— Enunciado de la tarea —
En el fragmento sobre la campaña de Ripley, ¿qué ha dicho Ripley que hará con la campaña ante las protestas?

Cuando aún hablamos de reconciliación, de “cerrar las heridas del pasado”, nos encontramos, nos estrellamos con una generación, pero especialmente con una clase, que en su propia ceguera histórica y política, está vacía de contenidos. Para ellos la historia no existe, es una mera narración retórica. Más realidad tiene la tortura como simple imagen de la televisión o del cine. Y bajo esta mirada, una buena imagen bien instalada en el inconsciente del consumidor –como también los minutos que siguen a un atentado- puede ser objeto de inspiración publicitaria-comercial. De cierta manera, todo vende, por cierto que también la violencia.
Ripley, ante las protestas de organizaciones de Derechos Humanos y Amnistía Internacional, ha dicho que retirará la campaña. No ha levantado una defensa de ella. Se ha tratado, no lo ha dicho pero lo intuimos, de un problema técnico.
Pero se trata de una mera operación técnica, desligada de la historia y de la miseria humana. La campaña de Ripley, no conciente, lo creemos, lo podemos admitir, legitima la tortura al vaciarla del dolor, lo que es también una forma para su justificación. Si está hoy de moda, como un revival de los años 70 y 80 chilenos, por qué una actividad ahora tan naturalizada no podría volver a instalarse en el futuro.

[Registros de preguntas espaciales]

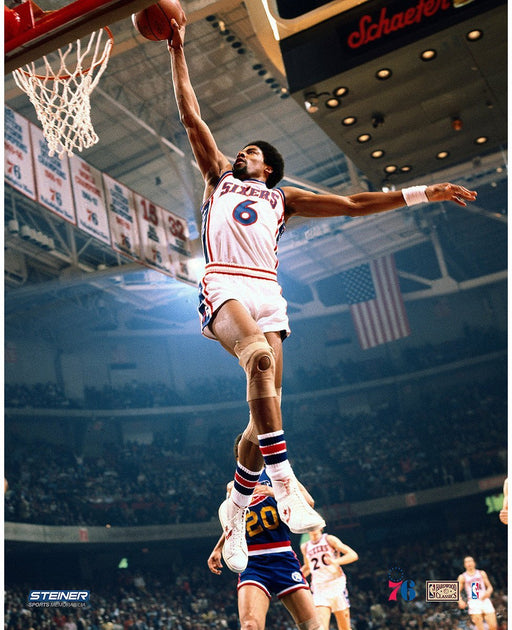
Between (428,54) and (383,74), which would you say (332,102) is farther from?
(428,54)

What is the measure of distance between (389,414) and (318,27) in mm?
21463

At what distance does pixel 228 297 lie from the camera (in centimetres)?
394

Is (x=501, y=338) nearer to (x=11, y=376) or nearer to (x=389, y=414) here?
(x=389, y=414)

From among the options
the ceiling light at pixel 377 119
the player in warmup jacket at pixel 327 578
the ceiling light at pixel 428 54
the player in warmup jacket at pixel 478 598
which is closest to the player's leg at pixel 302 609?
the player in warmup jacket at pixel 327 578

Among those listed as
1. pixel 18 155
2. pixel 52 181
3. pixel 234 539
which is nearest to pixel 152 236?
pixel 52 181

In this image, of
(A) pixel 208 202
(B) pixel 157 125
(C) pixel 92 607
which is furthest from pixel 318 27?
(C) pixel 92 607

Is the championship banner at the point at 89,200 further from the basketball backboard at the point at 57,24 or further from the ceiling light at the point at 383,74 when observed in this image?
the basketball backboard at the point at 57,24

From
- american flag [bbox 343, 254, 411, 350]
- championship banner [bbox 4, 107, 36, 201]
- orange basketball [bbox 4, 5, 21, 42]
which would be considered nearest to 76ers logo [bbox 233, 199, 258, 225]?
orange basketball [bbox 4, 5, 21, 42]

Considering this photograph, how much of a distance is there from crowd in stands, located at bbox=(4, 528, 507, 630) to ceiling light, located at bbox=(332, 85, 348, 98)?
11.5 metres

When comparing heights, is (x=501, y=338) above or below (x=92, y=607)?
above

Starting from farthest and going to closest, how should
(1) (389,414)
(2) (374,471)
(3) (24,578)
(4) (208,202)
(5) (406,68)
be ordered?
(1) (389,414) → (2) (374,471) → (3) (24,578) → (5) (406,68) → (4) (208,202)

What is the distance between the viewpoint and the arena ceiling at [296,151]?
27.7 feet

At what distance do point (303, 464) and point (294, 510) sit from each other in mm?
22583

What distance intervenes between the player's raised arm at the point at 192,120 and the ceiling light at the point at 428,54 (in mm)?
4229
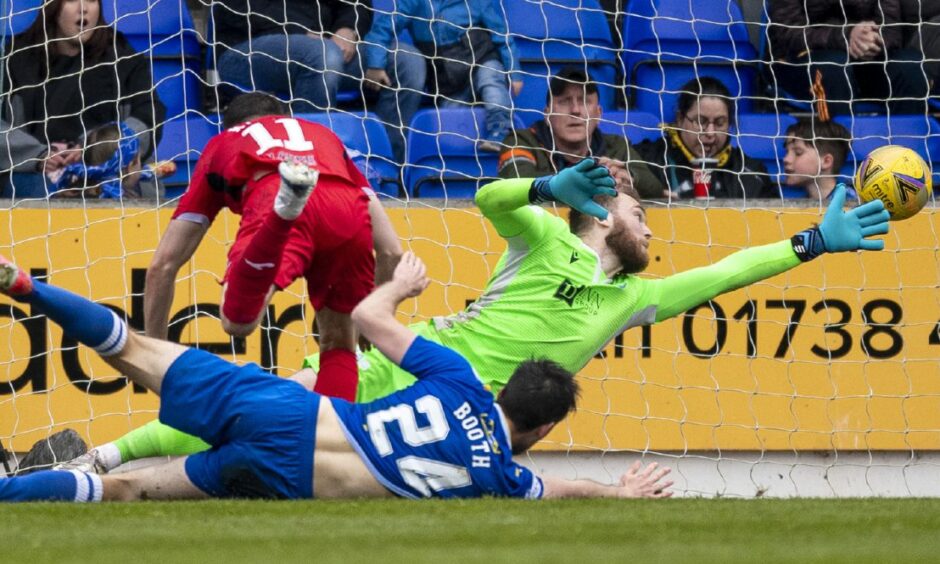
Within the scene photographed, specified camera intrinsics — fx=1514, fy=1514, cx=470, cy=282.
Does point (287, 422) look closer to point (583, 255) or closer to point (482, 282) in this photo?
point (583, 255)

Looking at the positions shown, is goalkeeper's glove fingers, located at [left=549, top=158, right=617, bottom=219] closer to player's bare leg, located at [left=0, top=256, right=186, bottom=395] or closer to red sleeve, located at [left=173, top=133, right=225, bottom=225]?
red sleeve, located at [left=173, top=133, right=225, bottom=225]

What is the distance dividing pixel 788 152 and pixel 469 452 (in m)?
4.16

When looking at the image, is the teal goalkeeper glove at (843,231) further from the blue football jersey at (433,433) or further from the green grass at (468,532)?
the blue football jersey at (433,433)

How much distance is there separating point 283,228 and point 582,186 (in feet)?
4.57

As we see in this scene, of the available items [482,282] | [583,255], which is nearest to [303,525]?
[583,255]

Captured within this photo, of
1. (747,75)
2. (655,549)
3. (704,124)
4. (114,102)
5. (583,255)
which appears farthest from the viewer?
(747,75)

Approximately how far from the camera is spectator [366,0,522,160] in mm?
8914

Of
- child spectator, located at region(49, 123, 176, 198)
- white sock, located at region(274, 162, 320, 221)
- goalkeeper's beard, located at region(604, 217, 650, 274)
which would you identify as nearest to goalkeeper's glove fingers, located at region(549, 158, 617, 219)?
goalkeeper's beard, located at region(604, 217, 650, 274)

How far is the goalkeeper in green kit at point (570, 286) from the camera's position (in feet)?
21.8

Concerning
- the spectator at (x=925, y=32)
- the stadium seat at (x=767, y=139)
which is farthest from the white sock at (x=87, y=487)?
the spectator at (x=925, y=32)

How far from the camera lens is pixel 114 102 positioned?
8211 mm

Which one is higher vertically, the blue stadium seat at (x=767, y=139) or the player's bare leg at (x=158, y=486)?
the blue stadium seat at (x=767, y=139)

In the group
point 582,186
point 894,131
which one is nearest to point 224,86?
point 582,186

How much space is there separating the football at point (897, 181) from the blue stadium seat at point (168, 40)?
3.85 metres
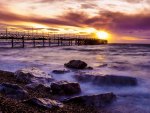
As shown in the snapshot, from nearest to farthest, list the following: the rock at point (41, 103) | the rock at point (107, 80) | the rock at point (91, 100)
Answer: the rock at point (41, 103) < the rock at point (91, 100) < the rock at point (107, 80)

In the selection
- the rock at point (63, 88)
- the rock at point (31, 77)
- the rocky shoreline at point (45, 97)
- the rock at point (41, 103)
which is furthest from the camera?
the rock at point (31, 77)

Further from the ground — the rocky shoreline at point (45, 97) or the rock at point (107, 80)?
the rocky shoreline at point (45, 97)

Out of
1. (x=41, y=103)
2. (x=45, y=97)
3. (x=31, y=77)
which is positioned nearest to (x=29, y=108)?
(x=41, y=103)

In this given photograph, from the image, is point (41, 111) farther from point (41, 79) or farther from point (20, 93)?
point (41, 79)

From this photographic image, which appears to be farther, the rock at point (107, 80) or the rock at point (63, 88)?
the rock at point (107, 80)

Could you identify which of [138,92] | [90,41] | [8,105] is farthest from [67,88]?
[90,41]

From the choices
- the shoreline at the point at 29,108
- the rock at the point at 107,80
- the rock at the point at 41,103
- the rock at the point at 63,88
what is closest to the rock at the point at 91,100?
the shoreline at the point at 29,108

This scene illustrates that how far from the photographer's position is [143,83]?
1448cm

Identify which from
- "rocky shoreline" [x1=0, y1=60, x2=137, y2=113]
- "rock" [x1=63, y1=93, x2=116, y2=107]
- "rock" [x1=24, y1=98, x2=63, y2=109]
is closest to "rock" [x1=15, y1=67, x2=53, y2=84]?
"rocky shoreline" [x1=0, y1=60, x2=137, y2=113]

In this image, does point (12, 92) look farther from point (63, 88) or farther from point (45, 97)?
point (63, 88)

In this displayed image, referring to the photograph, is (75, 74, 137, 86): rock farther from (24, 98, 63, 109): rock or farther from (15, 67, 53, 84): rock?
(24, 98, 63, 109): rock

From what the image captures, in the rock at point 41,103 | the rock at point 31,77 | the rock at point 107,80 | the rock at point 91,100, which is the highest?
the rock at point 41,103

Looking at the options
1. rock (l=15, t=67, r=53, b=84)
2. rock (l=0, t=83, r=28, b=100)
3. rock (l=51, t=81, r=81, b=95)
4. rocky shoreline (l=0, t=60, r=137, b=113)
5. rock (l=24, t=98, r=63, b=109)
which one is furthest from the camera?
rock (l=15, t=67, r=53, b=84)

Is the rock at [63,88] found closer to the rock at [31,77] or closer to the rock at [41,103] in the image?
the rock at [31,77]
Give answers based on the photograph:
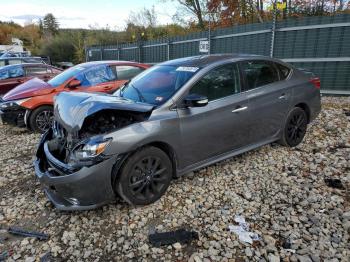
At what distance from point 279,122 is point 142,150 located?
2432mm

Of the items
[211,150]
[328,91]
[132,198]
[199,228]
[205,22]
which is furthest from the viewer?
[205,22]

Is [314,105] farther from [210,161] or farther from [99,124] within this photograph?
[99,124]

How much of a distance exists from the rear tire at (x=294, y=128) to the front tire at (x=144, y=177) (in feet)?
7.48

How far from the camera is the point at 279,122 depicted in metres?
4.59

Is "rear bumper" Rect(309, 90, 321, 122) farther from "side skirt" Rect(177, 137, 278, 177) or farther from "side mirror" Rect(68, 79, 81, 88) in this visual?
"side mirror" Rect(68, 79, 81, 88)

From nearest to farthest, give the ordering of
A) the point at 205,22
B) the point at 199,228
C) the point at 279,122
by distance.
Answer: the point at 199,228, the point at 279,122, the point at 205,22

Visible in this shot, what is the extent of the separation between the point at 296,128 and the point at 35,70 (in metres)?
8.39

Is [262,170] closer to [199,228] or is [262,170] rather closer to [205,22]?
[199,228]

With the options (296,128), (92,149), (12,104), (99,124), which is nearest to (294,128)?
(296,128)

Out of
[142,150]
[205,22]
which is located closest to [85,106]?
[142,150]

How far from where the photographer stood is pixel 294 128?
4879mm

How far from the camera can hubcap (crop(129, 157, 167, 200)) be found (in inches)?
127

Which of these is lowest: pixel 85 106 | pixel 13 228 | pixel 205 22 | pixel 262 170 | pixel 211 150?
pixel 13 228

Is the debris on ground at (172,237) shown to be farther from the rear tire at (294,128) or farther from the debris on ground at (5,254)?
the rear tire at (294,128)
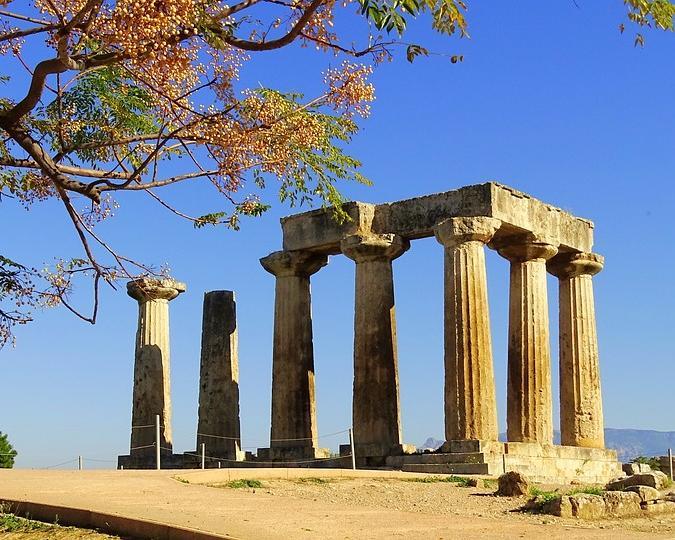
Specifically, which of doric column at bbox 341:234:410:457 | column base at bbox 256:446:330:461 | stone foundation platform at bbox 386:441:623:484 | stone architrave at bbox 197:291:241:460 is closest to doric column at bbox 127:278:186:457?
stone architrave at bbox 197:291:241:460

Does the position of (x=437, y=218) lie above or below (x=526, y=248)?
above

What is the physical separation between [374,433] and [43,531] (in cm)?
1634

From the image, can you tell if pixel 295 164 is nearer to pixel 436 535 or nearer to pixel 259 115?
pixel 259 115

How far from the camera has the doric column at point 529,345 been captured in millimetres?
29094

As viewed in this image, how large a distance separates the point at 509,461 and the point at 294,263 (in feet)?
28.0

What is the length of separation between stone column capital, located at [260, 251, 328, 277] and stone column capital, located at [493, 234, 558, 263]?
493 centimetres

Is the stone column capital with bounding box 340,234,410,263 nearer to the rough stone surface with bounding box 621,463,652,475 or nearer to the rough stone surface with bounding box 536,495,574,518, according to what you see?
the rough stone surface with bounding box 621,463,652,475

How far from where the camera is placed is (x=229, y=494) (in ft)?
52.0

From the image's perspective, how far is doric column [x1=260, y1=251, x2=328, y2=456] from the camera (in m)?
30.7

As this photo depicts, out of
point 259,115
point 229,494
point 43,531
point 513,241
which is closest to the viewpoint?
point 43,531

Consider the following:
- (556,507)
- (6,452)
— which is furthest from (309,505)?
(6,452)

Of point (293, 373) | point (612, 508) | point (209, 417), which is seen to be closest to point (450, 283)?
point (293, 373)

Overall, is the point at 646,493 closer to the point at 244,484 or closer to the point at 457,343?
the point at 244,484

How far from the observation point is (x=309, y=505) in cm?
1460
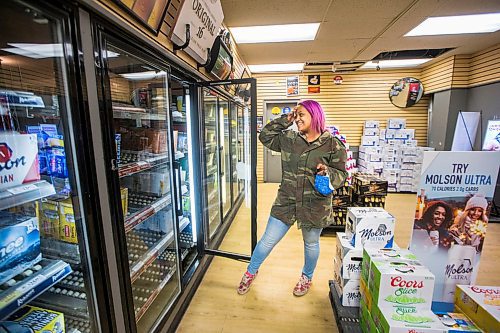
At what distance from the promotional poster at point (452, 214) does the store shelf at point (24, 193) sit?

— Respuesta —
Ha dicho que retirará la campaña.